The value of multimodal assessment is clearly shown in the design of the DE programme and is underpinned by a desire to reflect the changes taking place within academic literacy, alongside a belief that students should be encouraged to explore the representational possibilities of the digital form. The rationale for using multimodal assessment, I have argued, recognises that multimodality is an evolutionary process where existing and emerging forms co-exist and hybridise to create a more diverse representational landscape, rather than a revolution in literacy where old ways are necessarily deposed by the new.
The willingness of students to embrace multimodality within assessment however is influenced by a range of factors including concerns surrounding misinterpretation, validation offered through course design and communication, and misunderstandings of multimodality as a pursuit for the technologically and creatively gifted. The presence or absence of these factors can discourage a digital approach whilst re-enforcing the perceived stability and security of the conventional essayistic form. Within this I have argued that, to date, the literature has largely failed to investigate multimodal assessment in practice, particularly in relation to the attitudes and experiences of students and tutors.

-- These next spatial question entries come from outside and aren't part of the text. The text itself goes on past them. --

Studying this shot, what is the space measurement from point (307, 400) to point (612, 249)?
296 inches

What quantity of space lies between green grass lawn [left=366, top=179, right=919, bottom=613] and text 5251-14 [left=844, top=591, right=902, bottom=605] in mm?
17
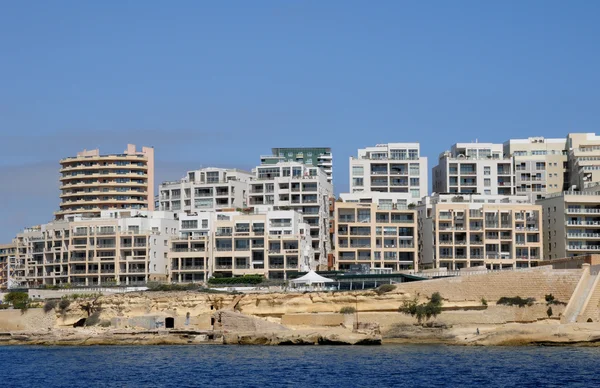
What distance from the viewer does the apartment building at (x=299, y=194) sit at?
5336 inches

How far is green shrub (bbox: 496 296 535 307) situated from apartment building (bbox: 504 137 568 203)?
194ft

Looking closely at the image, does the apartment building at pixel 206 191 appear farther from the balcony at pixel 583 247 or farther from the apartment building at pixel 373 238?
the balcony at pixel 583 247

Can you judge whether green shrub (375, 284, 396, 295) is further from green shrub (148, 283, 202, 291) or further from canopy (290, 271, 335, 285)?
green shrub (148, 283, 202, 291)

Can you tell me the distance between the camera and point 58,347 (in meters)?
89.3

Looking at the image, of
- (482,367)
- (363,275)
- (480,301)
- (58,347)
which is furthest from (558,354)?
(58,347)

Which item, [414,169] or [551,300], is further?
[414,169]

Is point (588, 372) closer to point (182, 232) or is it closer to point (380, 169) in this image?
point (182, 232)

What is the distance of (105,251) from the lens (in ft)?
427

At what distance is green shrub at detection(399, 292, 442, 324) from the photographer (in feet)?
291

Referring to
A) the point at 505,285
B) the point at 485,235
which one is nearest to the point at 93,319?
the point at 505,285

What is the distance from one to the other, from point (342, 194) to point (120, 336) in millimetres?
49770

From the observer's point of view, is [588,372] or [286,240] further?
[286,240]

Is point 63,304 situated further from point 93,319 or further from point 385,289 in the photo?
point 385,289

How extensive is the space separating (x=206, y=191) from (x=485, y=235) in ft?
133
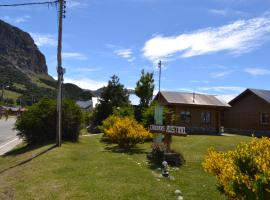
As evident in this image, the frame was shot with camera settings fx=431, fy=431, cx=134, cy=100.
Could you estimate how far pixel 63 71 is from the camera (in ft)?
68.7

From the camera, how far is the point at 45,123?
23.8m

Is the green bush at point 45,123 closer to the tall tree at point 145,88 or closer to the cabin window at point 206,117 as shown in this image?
the tall tree at point 145,88

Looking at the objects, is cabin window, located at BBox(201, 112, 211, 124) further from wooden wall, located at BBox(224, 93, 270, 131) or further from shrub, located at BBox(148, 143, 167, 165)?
shrub, located at BBox(148, 143, 167, 165)

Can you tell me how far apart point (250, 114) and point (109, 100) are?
44.1ft

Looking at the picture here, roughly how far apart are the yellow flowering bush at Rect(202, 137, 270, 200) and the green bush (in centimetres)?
1696

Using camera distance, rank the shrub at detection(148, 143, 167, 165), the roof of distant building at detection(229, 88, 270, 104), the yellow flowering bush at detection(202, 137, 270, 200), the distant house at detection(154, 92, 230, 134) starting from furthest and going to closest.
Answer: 1. the roof of distant building at detection(229, 88, 270, 104)
2. the distant house at detection(154, 92, 230, 134)
3. the shrub at detection(148, 143, 167, 165)
4. the yellow flowering bush at detection(202, 137, 270, 200)

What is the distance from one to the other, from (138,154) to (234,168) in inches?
470

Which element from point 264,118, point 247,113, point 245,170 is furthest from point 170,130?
point 247,113

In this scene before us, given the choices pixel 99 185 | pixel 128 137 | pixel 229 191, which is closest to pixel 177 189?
pixel 99 185

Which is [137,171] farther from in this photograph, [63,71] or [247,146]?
[63,71]

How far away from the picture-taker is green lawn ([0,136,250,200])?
10.6 meters

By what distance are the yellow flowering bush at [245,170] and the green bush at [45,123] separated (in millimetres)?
16958

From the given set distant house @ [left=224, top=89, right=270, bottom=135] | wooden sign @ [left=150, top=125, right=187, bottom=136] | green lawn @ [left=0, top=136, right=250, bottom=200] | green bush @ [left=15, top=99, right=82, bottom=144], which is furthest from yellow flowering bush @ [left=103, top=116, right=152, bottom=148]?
distant house @ [left=224, top=89, right=270, bottom=135]

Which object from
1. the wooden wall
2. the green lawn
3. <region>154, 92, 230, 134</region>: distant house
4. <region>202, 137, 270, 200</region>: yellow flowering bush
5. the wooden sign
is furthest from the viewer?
the wooden wall
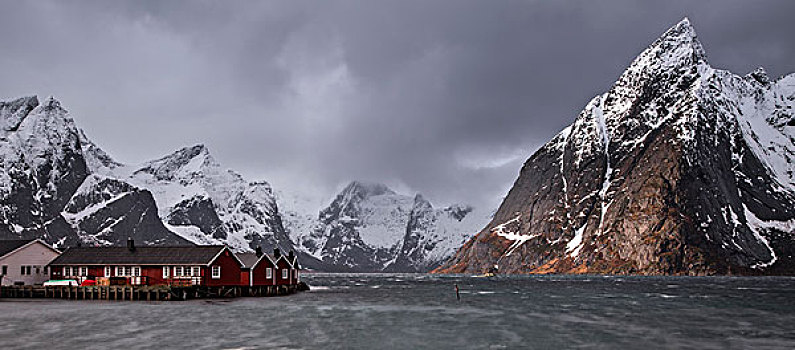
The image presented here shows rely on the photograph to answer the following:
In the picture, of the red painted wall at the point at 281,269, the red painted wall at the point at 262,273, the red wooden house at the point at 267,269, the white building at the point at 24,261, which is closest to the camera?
the white building at the point at 24,261

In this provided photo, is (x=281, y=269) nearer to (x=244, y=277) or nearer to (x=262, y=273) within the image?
(x=262, y=273)

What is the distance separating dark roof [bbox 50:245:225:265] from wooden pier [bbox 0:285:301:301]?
4647 millimetres

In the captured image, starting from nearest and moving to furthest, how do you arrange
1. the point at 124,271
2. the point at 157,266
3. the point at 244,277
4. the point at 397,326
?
the point at 397,326
the point at 157,266
the point at 124,271
the point at 244,277

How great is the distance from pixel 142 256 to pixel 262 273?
62.3ft

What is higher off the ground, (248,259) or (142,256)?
(142,256)

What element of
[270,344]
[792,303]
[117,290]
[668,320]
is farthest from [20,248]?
[792,303]

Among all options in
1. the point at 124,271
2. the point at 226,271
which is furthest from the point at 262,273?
the point at 124,271

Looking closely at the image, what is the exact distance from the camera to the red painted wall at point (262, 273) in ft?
A: 364

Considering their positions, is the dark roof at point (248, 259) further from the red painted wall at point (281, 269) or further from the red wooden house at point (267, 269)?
the red painted wall at point (281, 269)

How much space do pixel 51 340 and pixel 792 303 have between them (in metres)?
84.2

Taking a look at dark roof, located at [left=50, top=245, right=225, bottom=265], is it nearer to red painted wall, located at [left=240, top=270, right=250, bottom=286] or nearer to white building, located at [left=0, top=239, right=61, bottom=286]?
white building, located at [left=0, top=239, right=61, bottom=286]

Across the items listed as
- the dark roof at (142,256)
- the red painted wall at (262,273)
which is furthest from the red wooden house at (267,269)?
the dark roof at (142,256)

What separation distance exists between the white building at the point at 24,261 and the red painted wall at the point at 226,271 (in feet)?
93.7

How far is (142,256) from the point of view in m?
104
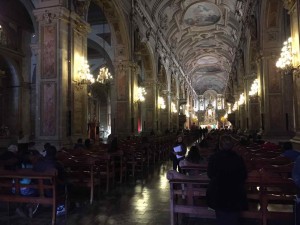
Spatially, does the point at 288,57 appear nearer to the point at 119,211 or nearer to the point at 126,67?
the point at 119,211

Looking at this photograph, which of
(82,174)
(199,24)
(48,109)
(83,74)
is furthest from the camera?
(199,24)

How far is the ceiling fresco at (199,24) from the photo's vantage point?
74.3 ft

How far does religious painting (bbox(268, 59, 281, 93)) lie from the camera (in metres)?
13.3

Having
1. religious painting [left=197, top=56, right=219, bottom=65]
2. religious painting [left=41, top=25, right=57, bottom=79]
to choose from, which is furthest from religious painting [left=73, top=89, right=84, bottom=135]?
religious painting [left=197, top=56, right=219, bottom=65]

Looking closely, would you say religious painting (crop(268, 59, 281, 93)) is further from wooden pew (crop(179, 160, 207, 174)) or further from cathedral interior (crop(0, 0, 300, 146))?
wooden pew (crop(179, 160, 207, 174))

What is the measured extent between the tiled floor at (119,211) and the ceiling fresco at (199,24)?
13756 millimetres

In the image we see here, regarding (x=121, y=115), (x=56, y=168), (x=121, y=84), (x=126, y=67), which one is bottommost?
(x=56, y=168)

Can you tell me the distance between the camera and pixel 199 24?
29031 mm

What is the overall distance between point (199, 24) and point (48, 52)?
22.2 m

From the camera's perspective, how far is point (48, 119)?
9.27 m

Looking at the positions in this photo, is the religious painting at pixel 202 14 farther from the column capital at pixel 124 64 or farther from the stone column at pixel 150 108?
the column capital at pixel 124 64

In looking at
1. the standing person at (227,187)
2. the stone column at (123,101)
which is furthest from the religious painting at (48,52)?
the standing person at (227,187)

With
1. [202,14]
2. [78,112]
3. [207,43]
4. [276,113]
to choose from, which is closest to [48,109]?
[78,112]

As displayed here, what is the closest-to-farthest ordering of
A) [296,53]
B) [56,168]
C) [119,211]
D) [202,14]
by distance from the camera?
[56,168] < [119,211] < [296,53] < [202,14]
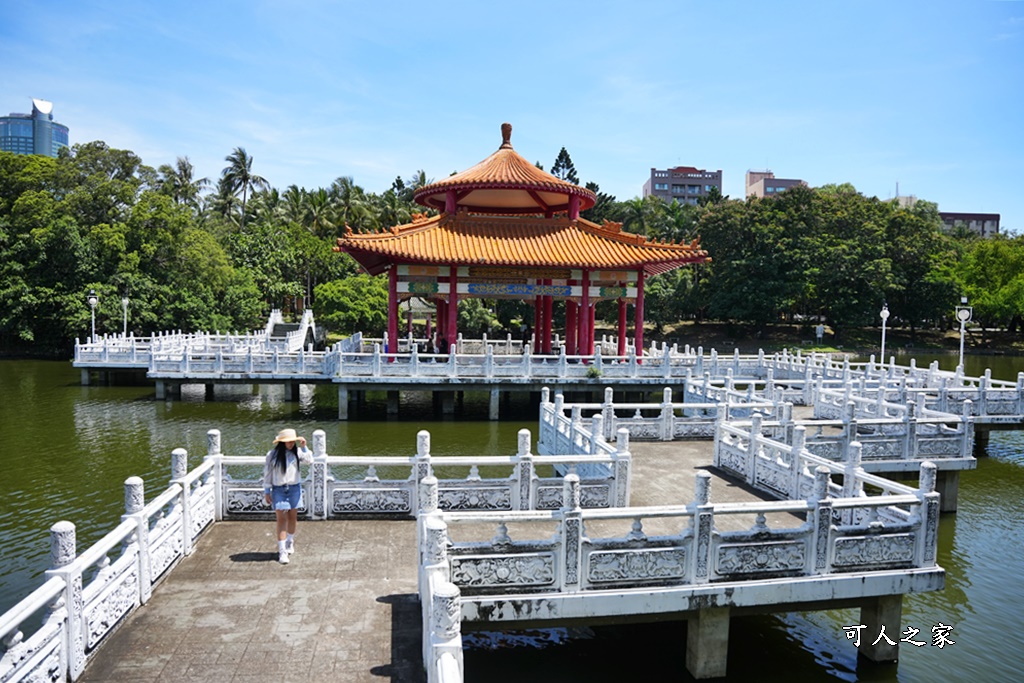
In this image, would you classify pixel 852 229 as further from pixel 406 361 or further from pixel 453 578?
pixel 453 578

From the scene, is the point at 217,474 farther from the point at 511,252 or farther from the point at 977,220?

I have also shown that multimodality provokes challenging questions for those responsible with marking digital artefacts. In the absence of established scholarly apparatus tuned to measure the quality of work composed in non-conventional form, tutors employ a variety of different marketing strategies. Multimodality prompts tutors to think newly about assessment, placing a greater emphasis on interpretation and encouraging a holistic approach that reflects on the communicational entirety of the student’s work in relation to the question she set out to address. I have argued that this re-casts the marker as a curator, thus destabilising traditional classroom power relations, albeit with the tutor retaining responsibility for grading the submitted work.
By focusing on multimodal assessment in practice I have been able to contribute, in a small way, to existing discussion within the field. In particular, by eliciting data through the telling of assessment stories, insights have been gained into the questions that multimodality provokes and the strategies that tutors employ in response to these challenges. Having explored how tutors experience multimodal assessment, there would be value in further research in investigating student attitudes to some of these same themes, particularly in relation to the factors that encourage them to resist the gravitational pull of the conventional essay and to take their first small steps into multimodal representational space.